Compared with the traditional SVM algorithm model, the recognition accuracy of the Bi-LSTM model with attention mechanism in the total event reached 94.33%, which is a high accuracy of distraction recognition. This result is 3.83% higher than that of the SVM model. The model proposed in this paper indicates reasonable applicability for distraction recognition in mixed traffic environments, which can be applied in an autonomous driving assistance system. It is of practical significance for the driver to effectively avoid road traffic accidents and improve driving efficiency in mixed traffic environments.

Limitations of this study are as follows:(i)The Bi-LSTM model with attention mechanism discussed in this paper does not perform real-time recognition(ii)There is a certain gap between the created mixed traffic environment and a real mixed traffic environment

5. Conclusion

This paper proposes a method based on Bi-LSTM with attention mechanism to identify the cognitive distraction state of a driver.

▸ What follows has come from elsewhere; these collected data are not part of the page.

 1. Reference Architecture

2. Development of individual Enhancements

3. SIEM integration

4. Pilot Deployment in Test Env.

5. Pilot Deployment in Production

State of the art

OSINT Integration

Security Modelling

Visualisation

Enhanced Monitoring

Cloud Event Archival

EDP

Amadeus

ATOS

An on-road experiment was implemented at a nonsignalized mixed traffic environment intersection, in which the driver’s physiological state information, driving performance data, and eye movement data were collected. The algorithm uses the optimal feature combinations of driving performance-related features and eye movement features as inputs to identify distracted driving, and the algorithm is compared with the traditional SVM model. The following conclusions can be summarized as follows: (1) The weight value of the eye movement features is greater than the weight value of the driving performance-related features in the first-level evaluation indices. This result indicates that the eye movement features are very useful for identifying cognitive distraction in mixed traffic environments. (2) The cognitive load required for drivers in mixed traffic scenarios is higher than that required in traditional traffic scenarios, and the higher is the likelihood of distracted driving. (3) The cognitive distraction state recognition of drivers based on Bi-LSTM with attention mechanism provided more advantages in mixed traffic environments, which is 3.83% higher than the SVM model in the total event. This model provides a foundation for intelligent in-vehicle devices to detect driver distraction, which can reduce the number of accidents caused by distracted driving.

In this study, the cognitive distraction recognition model does not perform real-time recognition; therefore, future research can improve this model and transform it into a real-time recognition model.

Data Availability

The data used to support the findings of this study are available from the corresponding author upon request.

Conflicts of Interest

The authors declare that they have no conflicts of interest.

Authors’ Contributions

Qiang Hua wrote the main manuscript text. Lisheng Jin established the experimental platform and provided financial support. Yuying Jiang conducted the experiments. Ming Gao and Baicang Guo improved the manuscript.

Acknowledgments

This work was supported by the National Key R&D Program of China under Grant 2018YFB1600501, the National Natural Science Foundation of China (nos. U19A2069 and 52072333); the National 13th Five-Year Plan’s Science and Technology Project of the Education Department of Jilin Province (JJKH20200988KJ), the Natural Science Foundation of Hebei Province (no. E2020203092), and Hebei Provincial Key Research Projects (no. 20310801D). The contributions of specific colleagues, institutions, or agencies that aided the efforts of the authors are acknowledged.